● **PASSAGE PRÉSENTÉ**
Sonia, journaliste, de Buenos Aires, a écrit qu’elle a avorté à 15 ans. « Malgré que j’étais convaincue de ma décision et du fait que les femmes ayons le droit de décider quand et comment avoir un enfant, je ne parle pas facilement de mon avortement. Très peu de personnes le savent, mais je crois que ceci est une bonne opportunité pour que le sachent beaucoup d’autres ».

« Alejandra Ciriza, de Mendoza, a accompagné plusieurs connaissances et ensuite elle a du elle-même passer par cette situation. « J’ai avorté quand j’avais à peine 14 ou 15 ans et j’ai accompagé Isabel, une fille qui travaillait à la maison, `de deux ans de plus que moi (…) Ensuite, ce fut une de mes cousines et d’autres amies de mon âge. Par chance, nous avons réuni l’argent (…) Aucune n’est morte d’un avortement septique mais les âmes de beaucoup ont été durement marquées. Par le maltraitement, la clandestinité, la douleur physique et la peur. (…) La clandestinité nous a livré à l’arbitraire et pour une d’entre nous à la brutalité. »

● **DONNÉES FOURNIES**

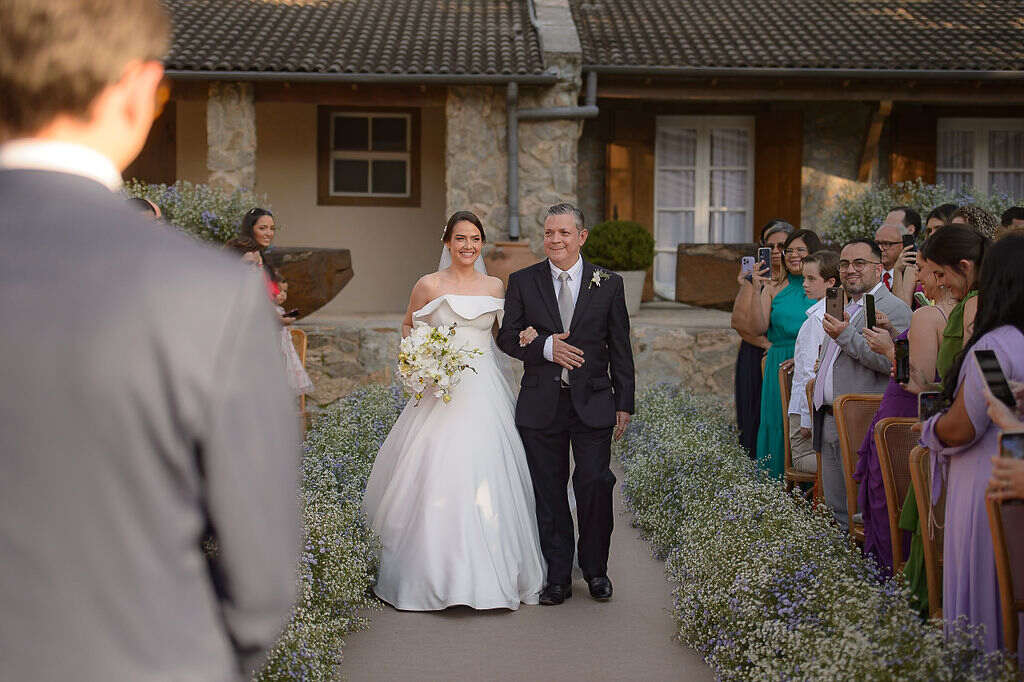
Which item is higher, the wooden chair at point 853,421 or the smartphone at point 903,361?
the smartphone at point 903,361

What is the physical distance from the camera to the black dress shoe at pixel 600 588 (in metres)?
5.87

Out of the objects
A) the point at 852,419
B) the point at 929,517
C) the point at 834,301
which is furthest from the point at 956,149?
the point at 929,517

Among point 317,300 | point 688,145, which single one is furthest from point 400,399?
point 688,145

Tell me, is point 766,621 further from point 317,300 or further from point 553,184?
point 553,184

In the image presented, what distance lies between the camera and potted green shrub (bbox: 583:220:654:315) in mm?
13188

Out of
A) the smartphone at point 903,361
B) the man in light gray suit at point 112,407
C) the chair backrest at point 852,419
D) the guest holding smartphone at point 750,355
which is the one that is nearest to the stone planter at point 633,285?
the guest holding smartphone at point 750,355

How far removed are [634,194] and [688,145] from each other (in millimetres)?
1284

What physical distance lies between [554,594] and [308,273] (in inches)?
282

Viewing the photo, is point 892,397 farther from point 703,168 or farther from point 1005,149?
point 1005,149

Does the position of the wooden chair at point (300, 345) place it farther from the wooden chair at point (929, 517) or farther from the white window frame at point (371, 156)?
the wooden chair at point (929, 517)

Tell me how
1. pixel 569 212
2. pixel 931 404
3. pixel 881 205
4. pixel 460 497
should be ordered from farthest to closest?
1. pixel 881 205
2. pixel 569 212
3. pixel 460 497
4. pixel 931 404

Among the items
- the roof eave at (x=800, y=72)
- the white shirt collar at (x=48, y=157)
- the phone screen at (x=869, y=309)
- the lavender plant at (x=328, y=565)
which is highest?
the roof eave at (x=800, y=72)

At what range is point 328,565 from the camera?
4977 mm

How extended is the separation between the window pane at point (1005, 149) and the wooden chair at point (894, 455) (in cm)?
1286
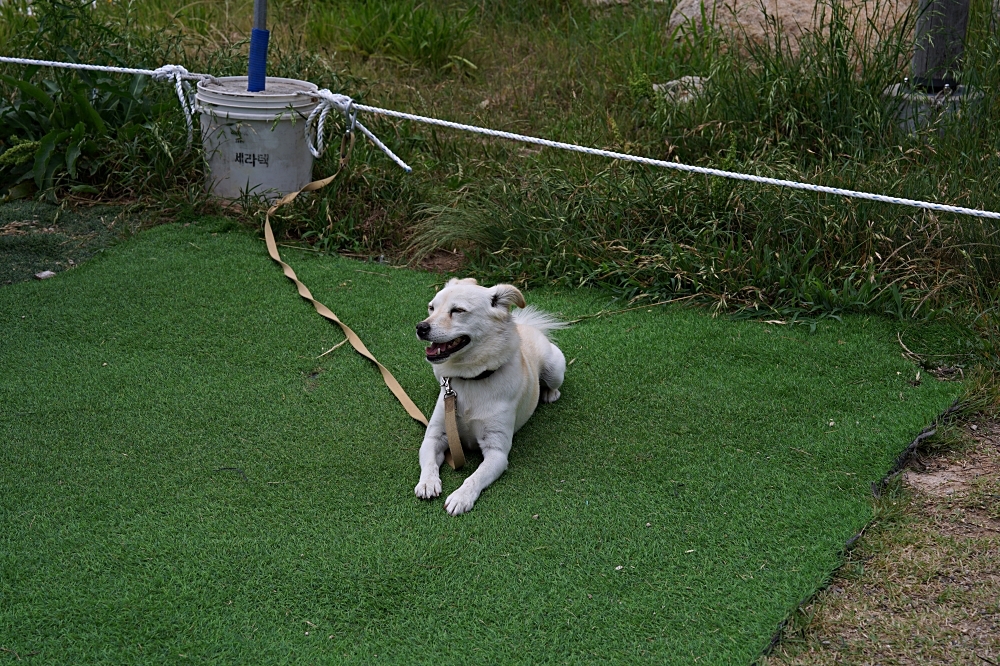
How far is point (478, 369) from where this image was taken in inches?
133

● **CONSIGNE**
Dans le passage présenté, résumez s'il vous plaît le paragraphe qui commence par « Sonia, journaliste » en deux phrases au plus, sans perdre ses faits essentiels.

● **RÉPONSE ATTENDUE**
Sonia, journaliste de Buenos Aires, a avorté à 15 ans. Bien que convaincue de sa décision et du droit des femmes à choisir quand et comment avoir un enfant, elle en parle difficilement et très peu de personnes le savent, mais elle y voit une bonne occasion de le faire savoir à beaucoup d'autres.